I was surfing the Social Science Statistics Blog
I wrote about in my 5/18/2008 column
when I came across an intriguing entry from April 4, 2009, titled: Can Nonrandomized Experiments Yield Accurate Answers?
As I read first the blog summary, then the article itself, I realized the issues raised by the authors are pertinent to business and BI.
BI is often tasked with measuring the performance of a new business intervention such as the opening of a new store, the launch of a product, execution of a marketing campaign, or a change in business strategy. Two of the more common measurement designs for testing such interventions are the simple pretest-postest and pretest-postest with control group. The schematics below depict each design, O representing measurement, X signifying the intervention. The pretest-postest design assesses the group that received the intervention both before and after. The pretest-postest with control adds a second group that is measured but does not receive the treatment:
pretest-postest: O X O
pretest-postest with control: O X O
The trouble with these simple nonrandomized designs is that it's easy to construct alternative explanations to the intervention itself for differences in pre and post measurements. Pity the poor dupe hired with a two year contract as CEO of a cyclical company in January 2008. Even with heroic effort, her company performance will pale in a pre-post comparison to 2006-2007, victim of our deep recession. Alas, through no fault of her own, she could be unemployed at the end of a second recessionary year. The new coach of the Detroit Lions, on the other hand, cannot have a worse record than his 2008 predecessor, who suffered through an ignominious 0-16 season. Regression to the mean will assure the Lions at least a few victories in 2009, even if the team still stinks. In both cases though, something other than the "intervention" could be producing the change in performance, despite consequences for those responsible.

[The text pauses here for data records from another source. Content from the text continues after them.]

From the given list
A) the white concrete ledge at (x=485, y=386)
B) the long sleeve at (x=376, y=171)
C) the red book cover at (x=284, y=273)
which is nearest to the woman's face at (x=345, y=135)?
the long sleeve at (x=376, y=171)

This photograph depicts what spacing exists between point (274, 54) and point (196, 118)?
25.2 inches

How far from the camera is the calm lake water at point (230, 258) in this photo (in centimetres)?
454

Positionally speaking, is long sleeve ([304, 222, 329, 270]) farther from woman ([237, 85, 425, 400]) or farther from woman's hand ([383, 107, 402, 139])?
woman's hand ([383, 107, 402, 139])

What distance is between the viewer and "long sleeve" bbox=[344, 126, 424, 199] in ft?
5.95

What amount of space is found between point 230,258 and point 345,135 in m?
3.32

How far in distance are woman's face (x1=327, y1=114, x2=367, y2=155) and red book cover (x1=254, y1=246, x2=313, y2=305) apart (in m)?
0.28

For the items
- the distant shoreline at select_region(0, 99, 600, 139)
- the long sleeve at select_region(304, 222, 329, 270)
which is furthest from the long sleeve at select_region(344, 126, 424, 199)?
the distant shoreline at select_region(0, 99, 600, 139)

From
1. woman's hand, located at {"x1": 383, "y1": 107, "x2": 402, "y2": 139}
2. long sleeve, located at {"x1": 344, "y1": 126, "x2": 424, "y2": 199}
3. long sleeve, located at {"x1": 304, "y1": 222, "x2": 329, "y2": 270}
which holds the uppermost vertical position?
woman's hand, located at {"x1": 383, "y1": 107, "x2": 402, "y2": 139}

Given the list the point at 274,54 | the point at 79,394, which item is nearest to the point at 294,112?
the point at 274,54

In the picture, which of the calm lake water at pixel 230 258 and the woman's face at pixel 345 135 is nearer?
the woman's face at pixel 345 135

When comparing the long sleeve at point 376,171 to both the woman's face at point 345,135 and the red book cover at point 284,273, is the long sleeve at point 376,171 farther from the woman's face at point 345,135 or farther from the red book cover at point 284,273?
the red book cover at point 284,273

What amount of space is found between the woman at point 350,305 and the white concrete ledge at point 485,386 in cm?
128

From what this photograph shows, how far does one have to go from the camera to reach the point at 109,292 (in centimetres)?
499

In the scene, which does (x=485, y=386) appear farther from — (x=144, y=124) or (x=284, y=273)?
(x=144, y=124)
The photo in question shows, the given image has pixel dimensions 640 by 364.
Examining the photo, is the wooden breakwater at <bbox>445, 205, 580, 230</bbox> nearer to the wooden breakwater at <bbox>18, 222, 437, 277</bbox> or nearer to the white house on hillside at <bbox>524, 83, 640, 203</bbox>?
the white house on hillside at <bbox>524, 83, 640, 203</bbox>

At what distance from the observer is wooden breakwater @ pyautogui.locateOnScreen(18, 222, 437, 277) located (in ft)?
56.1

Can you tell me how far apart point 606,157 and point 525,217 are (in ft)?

The second design, pretest-postest with control, is a step up from simple pretest-postest. Differences in pre and post test measures due to factors other than the internention, such as history or maturation, should be similar between treatment and control. Analysts often construct the pre-post differences for intervention and control, and then compute the difference of these measures the so-called "difference in differences". While often very valuable, this design can suffer from "selection bias" if the treatment and control groups are not comparable, perhaps differing systematically out of the gate on factors other than the intervention which could influence measurement. A pilot product test constrained to New England, for example, might succeed (or fail) more on the nature of New Englanders than the product itself.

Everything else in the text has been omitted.